Nova Délhi amanhece todos os dias envolta na neblina da gente. Ranjiv levanta-se pelas quatro horas da manhã. São horas de ir buscar o balde de água à torneira pública. Ele, mais os irmãos e o pai. Quatro baldes de água. Não há água corrente em casa. Não têm tanta coisa. Mas é assim a vida. Depois corre para Shapur Jat. Fio e sovela. As bolas que os meninos sonham e que ele cose. Gosta de correr descalço, não tem sapatos, apenas umas chinelas, que descalça logo que corre ou brinca na rua. A sola dos seus pés já é dura. Conhece a geografia da estrada. O seu corpo débil, ossudo, desprovido de carne, enroupado num calção largo e numa camisola meio suja, faz-lhe a vestimenta de todos os dias. Com um chapati na mão, e dependurado no braço, em embrulho colorido, a ração de mais um dia. Lentilhas e chapati. É pouco, muito pouco. Porém o sorriso enche-lhe o rosto já que a barriga se aconchega no seu vazio. Ranjiv bate a porta São seis da manhã Tem uma hora de caminho pela frente. Vai pela borda do Jumna, o rio sagrado. Gosta do chapinhar das águas e das ladainhas dos anciãos. Gosta das flores que deambulam nas águas. Gosta da neblina que o impede de ver a tristeza dos olhos parados. Uma trinca. Tem que mastigar muito, devagar, para durar e, enganar a barriga. Lesto, vai guardando o tesouro do dia. Nove anos. Apenas nove anos. A miséria do mundo em calções.
Devagar circunda a beira do rio. Os anciãos entoam as ladainhas em prece. O corpo deve comungar a alma. Não entende o espaço que medeia a oração da meditação. Somente se embala no ritmo salmodiado das vozes. Fazem-no esquecer a ironia da sua pobreza. Dão-lhe a abastança que as entranhas sonham. Farto de encanto, vazio de alimento, Ranjiv percorre dançante o trilho que o aporta à fábrica. Dez miúdos de olhos grandes, nus de ilusão e prenhes de ternura. Nas bocas vazias pespontam os dentitos podres e partidos por onde a saliva se escapa em baba de criança. Corpos mirrados de carnes e espetados de ossos que se dobram no interlúdio da sovela.

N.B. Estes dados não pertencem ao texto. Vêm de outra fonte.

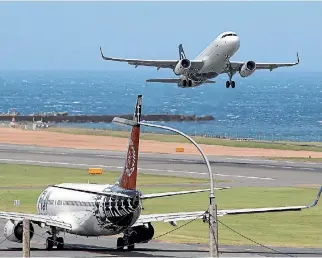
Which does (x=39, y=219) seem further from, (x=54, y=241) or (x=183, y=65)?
(x=183, y=65)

Zumbem as moscas, o som cavo da linha e dos nós no cabedal, dão o compasso ao abuso. Os meninos entreabrem os lábios, humedecem-nos e engolem a saliva, alimento de quase uma manhã. O calor aperta, o suor liquefaz-se nas caritas de olhos tristes, porém as mãos ágeis e precisas furam, cosem e embelezam as bolas que farão sonhar os outros, aqueles do outro lado do mundo. Os que correm atrás da bola e não correm pela bola. Ranjiv passa as costas da mão nos lábios gretados pela sede. Remexe os dedos dos pés partindo-lhe a imobilidade hirta da posição. A manhã já se casou com o sol. O amarelo açafrão veste o tempo. Está na hora de mais um chapati e desta vez as lentilhas. A melhor e única refeição do dia. Lambe-se antegozando as migalhas que lhe vestirão o estômago. O menino levanta-se e poisa a bola que tem entre os dedos. Já coseu doze hoje. Meio-dia já foi ganho. Impelidos pela mola dos anos, dez crianças, meninos de rosto triste ,saltam para o pátio nas traseiras.
O sol da Índia veio-lhes aquecer a alma, já que o coração foi arrefecido pelos homens.
uma dura e crua realidade de que todos somos parte responsável muito bem descrita. Acima de tudo descrita com amor e respeito.
ResponderExcluirUm espinho entre tantos que xistem nesta pequena bola rolando no espaço que afinal não é de todos...muito menos para todos.
Um abraço grande e obrigado por este post.
Este doi! magoa!
ResponderExcluirporque sentados, sempre tentamos esquecer as duras realidades dos outros.
e como diz o Eremita
obrigado
beijinho
Sabia me tão bem um coração quente.
ResponderExcluirum bjo
"A sovela passa na borracha, do outro lado fica o ponto."
ResponderExcluirEsta frase faz-nos sentir todo o ritmo do texto, e a palavra «sovela» como marca...
Magnífico.
Beijinho*
o corpo deve comungar a alma
ResponderExcluira alma do menino deve beber
como pássaro
correr como
rio
beijo
~
tudo o que se possa dizer a mais
ResponderExcluiré puro desperdício
fico.me
por
.
um beijo
[ e saio em silêncio absoluto ]
Uma dor só, este texto tão belo. Dor de existirem tantas crianças assim! **
ResponderExcluirEmbora à distância, conheço um pouco essa realidade...Estou envolvido há algum tempo num programa de ajuda a crianças, educação (International Children) e recebo em casa informação aproximada com a realidade que aqui trazes...
ResponderExcluirO coração foi arrefecido pelos homens... dura realidade...
Um beijinho para ti!
Gostei de te visitar...
:)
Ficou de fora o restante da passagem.